_To do:_
a. Retype a passage from the article on the film His Lordship word for word, starting at "The film was" and ending after "director Alfred Junge.".
b. In the article on the film His Lordship, which art director designed the film's sets?

_Source passage:_
>>>>>

His Lordship is a 1936 British drama film directed by Herbert Mason and starring George Arliss, Romilly Lunge and Rene Ray.  It was released with the alternative title Man of Affairs in the United States.

Plot
Its plot involves Arliss as a British Foreign secretary swapping identities with his black sheep twin brother (also Arliss), and the rescuing of Britain from war with an Arab nation.

Production

The film was based on the 1931 play The Nelson Touch by Neil Grant. It was made the Lime Grove Studios in London, with sets designed by art director Alfred Junge.

Cast
 George Arliss as Richard Fraser / Lord Duncaster
 Romilly Lunge as Bill Howard
 Rene Ray as Vera
 Allan Jeayes as Barak
 Jessie Winter as Lady Duncaster
 John Ford as Ibrahim
 Lawrence Anderson as Nahil
 Bernard Merefield as Phillpotts
 John Turnbull as Stevenson
 Basil Gill as Abdullah

Critical reception
TV Guide wrote "The best thing about the film is some nice split-screen work, which has detective Arliss shaking the hand of politician Arliss."

<<<<<

_Material:_
>>>>>

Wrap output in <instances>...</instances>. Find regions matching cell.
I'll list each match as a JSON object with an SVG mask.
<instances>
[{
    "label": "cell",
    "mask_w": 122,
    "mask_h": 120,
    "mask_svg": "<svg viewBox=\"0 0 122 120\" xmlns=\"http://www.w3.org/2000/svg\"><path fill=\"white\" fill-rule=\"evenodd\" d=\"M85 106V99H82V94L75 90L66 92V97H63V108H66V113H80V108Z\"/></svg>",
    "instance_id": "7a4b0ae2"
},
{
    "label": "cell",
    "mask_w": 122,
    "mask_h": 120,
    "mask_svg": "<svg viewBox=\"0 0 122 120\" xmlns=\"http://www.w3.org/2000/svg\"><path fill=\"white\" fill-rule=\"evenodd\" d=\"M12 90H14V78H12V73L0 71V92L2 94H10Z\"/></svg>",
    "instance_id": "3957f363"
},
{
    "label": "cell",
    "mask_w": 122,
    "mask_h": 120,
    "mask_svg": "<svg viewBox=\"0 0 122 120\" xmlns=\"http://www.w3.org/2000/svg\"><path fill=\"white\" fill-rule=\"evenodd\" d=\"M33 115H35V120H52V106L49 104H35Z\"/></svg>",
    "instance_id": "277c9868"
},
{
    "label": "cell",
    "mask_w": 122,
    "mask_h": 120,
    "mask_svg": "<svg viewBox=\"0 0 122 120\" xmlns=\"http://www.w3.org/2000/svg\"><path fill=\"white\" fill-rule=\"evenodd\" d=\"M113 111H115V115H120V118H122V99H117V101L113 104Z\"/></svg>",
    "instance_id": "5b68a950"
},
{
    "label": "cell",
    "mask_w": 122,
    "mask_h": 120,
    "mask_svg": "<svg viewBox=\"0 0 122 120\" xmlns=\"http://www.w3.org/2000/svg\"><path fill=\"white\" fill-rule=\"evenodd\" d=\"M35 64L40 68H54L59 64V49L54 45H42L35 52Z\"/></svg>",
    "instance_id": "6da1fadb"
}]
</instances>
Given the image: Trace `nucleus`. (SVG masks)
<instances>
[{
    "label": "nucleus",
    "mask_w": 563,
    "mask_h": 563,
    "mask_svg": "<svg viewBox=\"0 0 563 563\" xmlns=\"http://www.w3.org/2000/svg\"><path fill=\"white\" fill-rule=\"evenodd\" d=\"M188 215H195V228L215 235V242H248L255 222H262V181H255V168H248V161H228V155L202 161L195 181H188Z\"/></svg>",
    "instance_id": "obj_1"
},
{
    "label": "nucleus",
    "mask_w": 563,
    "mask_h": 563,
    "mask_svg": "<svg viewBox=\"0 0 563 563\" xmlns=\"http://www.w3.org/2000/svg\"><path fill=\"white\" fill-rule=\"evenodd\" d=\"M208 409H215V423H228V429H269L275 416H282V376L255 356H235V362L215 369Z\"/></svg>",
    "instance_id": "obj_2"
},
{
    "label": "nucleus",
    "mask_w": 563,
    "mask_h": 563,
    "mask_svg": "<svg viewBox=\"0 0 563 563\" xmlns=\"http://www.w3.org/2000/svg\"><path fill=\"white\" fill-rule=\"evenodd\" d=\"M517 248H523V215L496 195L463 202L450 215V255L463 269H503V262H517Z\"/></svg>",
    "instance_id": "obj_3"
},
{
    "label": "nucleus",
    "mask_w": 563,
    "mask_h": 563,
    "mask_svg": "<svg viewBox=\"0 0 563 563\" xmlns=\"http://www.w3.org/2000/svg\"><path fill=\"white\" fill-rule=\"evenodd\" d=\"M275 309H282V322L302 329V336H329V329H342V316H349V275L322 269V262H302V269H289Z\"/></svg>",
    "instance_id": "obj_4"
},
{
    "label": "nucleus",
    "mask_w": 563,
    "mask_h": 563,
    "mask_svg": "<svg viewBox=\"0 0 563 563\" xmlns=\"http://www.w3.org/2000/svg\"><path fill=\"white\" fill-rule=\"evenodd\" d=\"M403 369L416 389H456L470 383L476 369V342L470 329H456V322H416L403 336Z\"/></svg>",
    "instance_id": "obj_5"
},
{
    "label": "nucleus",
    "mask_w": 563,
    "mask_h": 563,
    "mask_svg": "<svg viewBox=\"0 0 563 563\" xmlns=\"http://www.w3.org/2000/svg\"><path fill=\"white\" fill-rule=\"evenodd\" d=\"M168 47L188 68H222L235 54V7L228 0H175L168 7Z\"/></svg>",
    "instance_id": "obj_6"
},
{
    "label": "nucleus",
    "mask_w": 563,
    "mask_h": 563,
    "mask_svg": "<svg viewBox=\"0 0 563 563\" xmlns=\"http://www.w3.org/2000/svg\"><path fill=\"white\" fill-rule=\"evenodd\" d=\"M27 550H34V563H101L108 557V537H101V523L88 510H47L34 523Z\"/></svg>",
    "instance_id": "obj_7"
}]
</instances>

<<<<<

_Responses by task:_
a.
The film was based on the 1931 play The Nelson Touch by Neil Grant. It was made the Lime Grove Studios in London, with sets designed by art director Alfred Junge.

b. Alfred Junge